IBX-Jakarta. Institute for Development of Economics and Finance (Indef) memproyeksikan bahwa kenaikan Pajak Pertambahan Nilai (PPN) dari 11% menjadi 12% pada tahun depan akan membawa berbagai dampak negatif, seperti penurunan upah riil masyarakat dan kontraksi dalam pertumbuhan ekonomi. Direktur Eksekutif Indef, Esther Sri Astuti, mengungkapkan bahwa kajian Indef tentang dampak kenaikan PPN hingga 12,5% pada tahun 2021 menunjukkan bahwa perekonomian secara keseluruhan mengalami kontraksi. Detilnya meliputi: penurunan upah nominal atau riil sebesar 5,86%, penurunan indeks harga konsumen sebesar 0,84%, penurunan pertumbuhan ekonomi sebesar 0,11%, penurunan konsumsi masyarakat sebesar 3,32%, penurunan ekspor sebesar 0,14%, dan penurunan impor sebesar 7,02%. “Ini adalah proyeksi jika tarif PPN dinaikkan menjadi 12,5%, namun rencana pemerintahan presiden terpilih Prabowo pada Januari 2025 adalah menaikkan tarif PPN menjadi 12%. Jadi, dampaknya diperkirakan mirip dengan ini,” jelas Esther dalam Diskusi Publik Indef secara daring pada Kamis (12/9/2024).

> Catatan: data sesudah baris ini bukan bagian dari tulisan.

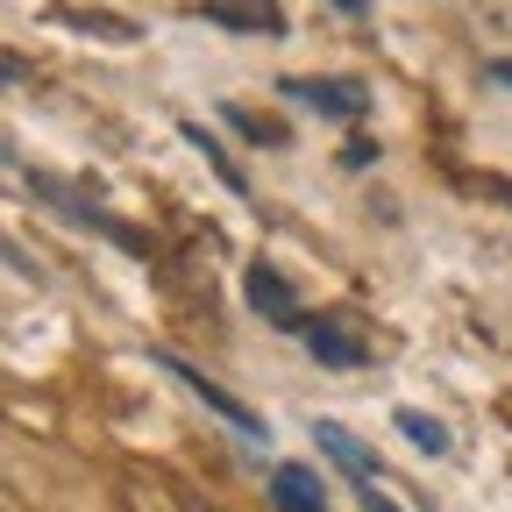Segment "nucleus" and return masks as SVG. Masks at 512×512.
I'll list each match as a JSON object with an SVG mask.
<instances>
[{
  "mask_svg": "<svg viewBox=\"0 0 512 512\" xmlns=\"http://www.w3.org/2000/svg\"><path fill=\"white\" fill-rule=\"evenodd\" d=\"M306 349L328 363V370H363V356H370V335H363V320L349 313V306H335V313H320V320H306Z\"/></svg>",
  "mask_w": 512,
  "mask_h": 512,
  "instance_id": "1",
  "label": "nucleus"
},
{
  "mask_svg": "<svg viewBox=\"0 0 512 512\" xmlns=\"http://www.w3.org/2000/svg\"><path fill=\"white\" fill-rule=\"evenodd\" d=\"M157 370H171V377L185 384V392H200V399H207V406H214V413H221L228 427H242V434H264V420H256V413H249L242 399H228V392H221V384H214L207 370H192L185 356H164V349H157Z\"/></svg>",
  "mask_w": 512,
  "mask_h": 512,
  "instance_id": "2",
  "label": "nucleus"
},
{
  "mask_svg": "<svg viewBox=\"0 0 512 512\" xmlns=\"http://www.w3.org/2000/svg\"><path fill=\"white\" fill-rule=\"evenodd\" d=\"M200 15L214 29H235V36H285L278 0H200Z\"/></svg>",
  "mask_w": 512,
  "mask_h": 512,
  "instance_id": "3",
  "label": "nucleus"
},
{
  "mask_svg": "<svg viewBox=\"0 0 512 512\" xmlns=\"http://www.w3.org/2000/svg\"><path fill=\"white\" fill-rule=\"evenodd\" d=\"M249 306L271 320V328H299L306 320V306H299V292L285 285V271H271V264H249Z\"/></svg>",
  "mask_w": 512,
  "mask_h": 512,
  "instance_id": "4",
  "label": "nucleus"
},
{
  "mask_svg": "<svg viewBox=\"0 0 512 512\" xmlns=\"http://www.w3.org/2000/svg\"><path fill=\"white\" fill-rule=\"evenodd\" d=\"M285 93L306 100V107H320V114H335V121L363 114V86H349V79H285Z\"/></svg>",
  "mask_w": 512,
  "mask_h": 512,
  "instance_id": "5",
  "label": "nucleus"
},
{
  "mask_svg": "<svg viewBox=\"0 0 512 512\" xmlns=\"http://www.w3.org/2000/svg\"><path fill=\"white\" fill-rule=\"evenodd\" d=\"M313 441H320V448H328V456H335V463H342L349 477H363V484H384V470H377V456H370V448H363V441H356L349 427H335V420H320V427H313Z\"/></svg>",
  "mask_w": 512,
  "mask_h": 512,
  "instance_id": "6",
  "label": "nucleus"
},
{
  "mask_svg": "<svg viewBox=\"0 0 512 512\" xmlns=\"http://www.w3.org/2000/svg\"><path fill=\"white\" fill-rule=\"evenodd\" d=\"M271 498H278V512H328V491H320V477L299 470V463H278Z\"/></svg>",
  "mask_w": 512,
  "mask_h": 512,
  "instance_id": "7",
  "label": "nucleus"
},
{
  "mask_svg": "<svg viewBox=\"0 0 512 512\" xmlns=\"http://www.w3.org/2000/svg\"><path fill=\"white\" fill-rule=\"evenodd\" d=\"M399 427H406V441H413V448H427V456H448V427H441L434 413H413V406H406V413H399Z\"/></svg>",
  "mask_w": 512,
  "mask_h": 512,
  "instance_id": "8",
  "label": "nucleus"
},
{
  "mask_svg": "<svg viewBox=\"0 0 512 512\" xmlns=\"http://www.w3.org/2000/svg\"><path fill=\"white\" fill-rule=\"evenodd\" d=\"M185 143H192V150H200V157H207V164H214V171H221V178H228L235 192H242V171L228 164V150H221V143L207 136V128H200V121H185Z\"/></svg>",
  "mask_w": 512,
  "mask_h": 512,
  "instance_id": "9",
  "label": "nucleus"
},
{
  "mask_svg": "<svg viewBox=\"0 0 512 512\" xmlns=\"http://www.w3.org/2000/svg\"><path fill=\"white\" fill-rule=\"evenodd\" d=\"M228 121L242 128V136H256V143H285V128H278V121H264V114H249V107H228Z\"/></svg>",
  "mask_w": 512,
  "mask_h": 512,
  "instance_id": "10",
  "label": "nucleus"
},
{
  "mask_svg": "<svg viewBox=\"0 0 512 512\" xmlns=\"http://www.w3.org/2000/svg\"><path fill=\"white\" fill-rule=\"evenodd\" d=\"M363 512H399V505H392V498H384L377 484H363Z\"/></svg>",
  "mask_w": 512,
  "mask_h": 512,
  "instance_id": "11",
  "label": "nucleus"
},
{
  "mask_svg": "<svg viewBox=\"0 0 512 512\" xmlns=\"http://www.w3.org/2000/svg\"><path fill=\"white\" fill-rule=\"evenodd\" d=\"M491 192H498V200H512V185H505V178H491Z\"/></svg>",
  "mask_w": 512,
  "mask_h": 512,
  "instance_id": "12",
  "label": "nucleus"
},
{
  "mask_svg": "<svg viewBox=\"0 0 512 512\" xmlns=\"http://www.w3.org/2000/svg\"><path fill=\"white\" fill-rule=\"evenodd\" d=\"M335 8H349V15H363V0H335Z\"/></svg>",
  "mask_w": 512,
  "mask_h": 512,
  "instance_id": "13",
  "label": "nucleus"
}]
</instances>
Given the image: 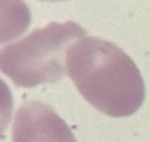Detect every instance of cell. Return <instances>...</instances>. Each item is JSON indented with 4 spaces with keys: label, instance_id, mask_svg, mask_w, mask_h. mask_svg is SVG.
<instances>
[{
    "label": "cell",
    "instance_id": "obj_1",
    "mask_svg": "<svg viewBox=\"0 0 150 142\" xmlns=\"http://www.w3.org/2000/svg\"><path fill=\"white\" fill-rule=\"evenodd\" d=\"M67 73L80 94L111 117L136 113L145 97L144 81L131 58L107 40L84 36L67 54Z\"/></svg>",
    "mask_w": 150,
    "mask_h": 142
},
{
    "label": "cell",
    "instance_id": "obj_2",
    "mask_svg": "<svg viewBox=\"0 0 150 142\" xmlns=\"http://www.w3.org/2000/svg\"><path fill=\"white\" fill-rule=\"evenodd\" d=\"M87 31L74 21H52L0 50V68L16 86L30 88L60 81L67 72L68 49Z\"/></svg>",
    "mask_w": 150,
    "mask_h": 142
},
{
    "label": "cell",
    "instance_id": "obj_3",
    "mask_svg": "<svg viewBox=\"0 0 150 142\" xmlns=\"http://www.w3.org/2000/svg\"><path fill=\"white\" fill-rule=\"evenodd\" d=\"M12 142H76L70 128L48 104L26 101L15 113Z\"/></svg>",
    "mask_w": 150,
    "mask_h": 142
},
{
    "label": "cell",
    "instance_id": "obj_4",
    "mask_svg": "<svg viewBox=\"0 0 150 142\" xmlns=\"http://www.w3.org/2000/svg\"><path fill=\"white\" fill-rule=\"evenodd\" d=\"M48 1H61V0H48Z\"/></svg>",
    "mask_w": 150,
    "mask_h": 142
}]
</instances>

Esther menambahkan bahwa angka-angka tersebut diperoleh dari fakta bahwa ruang fiskal pemerintah semakin sempit karena pendapatan negara dari pajak yang menurun, sementara pengeluaran lebih cenderung untuk belanja rutin daripada belanja modal. “Kenaikan tarif PPN ini perlu dicermati karena dapat menyebabkan kontraksi perekonomian,” tutup Esther.
Sebagai catatan, rencana kenaikan PPN dari 11% menjadi 12% sudah diatur dalam Pasal 7 ayat (1) UU No. 7/2021 tentang Harmonisasi Peraturan Perpajakan (UU HPP). Berdasarkan aturan tersebut, kenaikan PPN sebesar 1% akan mulai berlaku pada 1 Januari 2025. Menteri Koordinator Bidang Perekonomian, Airlangga Hartarto, menegaskan bahwa kenaikan tarif PPN ini akan tetap berlaku kecuali ada ketentuan perundang-undangan baru yang membatalkan Pasal 7 ayat (1) UU HPP. “[Tarif tetap naik 12%] sesuai dengan HPP,” ujar Airlangga di Kantor Pusat Direktorat Jenderal Pajak (DJP), Jakarta Selatan, Jumat (16/8/2024).
*Disclaimer*
Sumber: PPN Naik Tahun Depan, Waspada Upah Riil Turun hingga Ekonomi Terkontraksi (Bisnis.com)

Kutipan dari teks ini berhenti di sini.